When tracing the most pure and nascent evolutionary steps of death/doom metal throughout the 1980’s each act that’d become a new pillar distinctly owes some rhythmic dues to the Hellhammer‘s clairvoyance into the future, Dream Death‘s righteous doomed-thrash mangling of those forms, and (depending on region) Sempiternal Deathreign‘s own distraught teenaged gloom. By 1990 at least three notable bands had gotten the death metal aspect of this sound ‘right’ enough that the combination of metal sub-genres began to make sense as its own ‘thing’; Paradise Lost, Winter, and Cianide each took their own chalice of primordial ooze from extreme metal progenitors and created their own specific and lasting tributes. When attempting to draw my own crooked line towards the inception of a well-established and tirelessly die-hard band such as Cianide it might be more important to additionally consider Slaughter‘s maniacal chainsawing as well as the general Chicago area extreme metal scene of the late 80’s, which was more than just another violent teenaged suburban revolution. The barbaric bluntness of death metal that arose in the Midwest as the decade progressed was no mistake within these spheres of influence and Cianide remain an important constant. But we’re all living well beyond those old and well-trodden 80’s and 90’s, eh? Three decades later Cianide have countless releases to their name including six full-lengths that’d see their sound modulated between different extremes while always retaining a signature sound first defined on ‘A Descent Into Hell’ (1994).
Cianide‘s monumental sixth album (‘Gods of Death‘, 2011) felt as if it had released an eternity beyond ‘Hell’s Rebirth’ (2005) and I’d echo that sentiment with their latest EP, ‘Unhumanized’. As if compelled through geologic time they’ve slugged out another patented set of songs that are unquestionably the unbending will of the oft-imitated (and borrowed from) Cianide. Consider all the joyously putrid caveman death metal clogging all veins these last five years and no doubt at least a third of them hold fast comparison to this ‘power trio’ menace; As the proverbial new wave chugs out fairly standard death/doom influenced records left and right few of these inspired youths have developed their own key personality traits such as those of Cianide, who own the intensity amplifying ‘open-wah’ guitar tone and the wildly bent, momentum capitalizing doom-thrash riffing they’re best known for. In terms of the best doom and death metal through the ages, separate or combined, simplicity is power and ‘Unhumanized’ may as well be the blueprint for the congealed strength of both practices but that doesn’t mean it sounds like that ‘The Dying Truth’ reissue you’ve had on your shelf for a few years; In fact much more speed and power has enhanced their fusion in the span of these last couple of decades since.
Two minutes into “Serpent’s Wake” and you’re ready to receive the most pure essence of Cianide condensed between the finessed simplicity of the warbling bent riff that flows into the ensuing ‘To Mega Therion’-worthy grind. The riffs aren’t ostensibly ‘caveman’ but without a grasp of clever songwriting and an unpretentious true heavy metal attitude it is hard to see many modern death/doom bands as carriers of even half of the personality that these guys manage so effortlessly. And I don’t intend for this review to be some kind of masturbatory worship of the band, they’ve been consistent to a fault in the past, but ‘Unhumanized’ drops into the bucket-end of 2019 to bleach the waters of death metal’s most bland infections and reminds me how effective the real thing is versus their spawned influence.
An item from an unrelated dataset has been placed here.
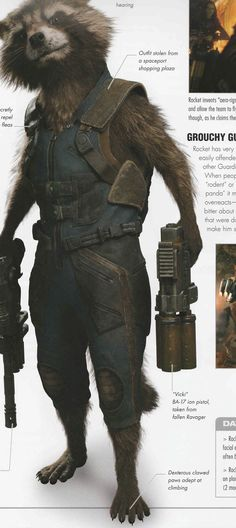 Rocket Raccoon Cosplay, Marvel Characters, Fictional Characters, Comic Pictures, Racoon, Star Lord, Comics Universe, Marvel Dc Comics, Guardians Of The Galaxy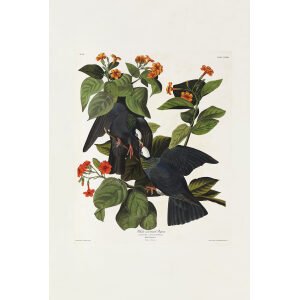 John James Audubon Birds of America Plate 177 White Crowned Pigeon Giclée Print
“Weapon of Curse” is a fine example of the stairway to hell Cianide would find around 1997 with their third album, pushing up towards brutal horizons of jog n’ stomp dynamism and then past them into greater variation with their next several albums. It’d be fair to say that ‘Unhallowed’ is just a good hit of the Cianide folks know and love nothing more, nothing less and the major notes to make include some streamlined writing and a cleaner, bigger sound than their records in the 2000’s. That said, if you like this and don’t own ‘Hell’s Rebirth’, ‘Death, Doom & Destruction’ you’ve definitely missed out by only focusing on their early 90’s stuff. I took to this record immediately as a longtime fan who’d discovered the band from their split with Nunslaughter around 2002. Up there with the best of December this year and exactly the sort of record I’d want from Cianide. High recommendation.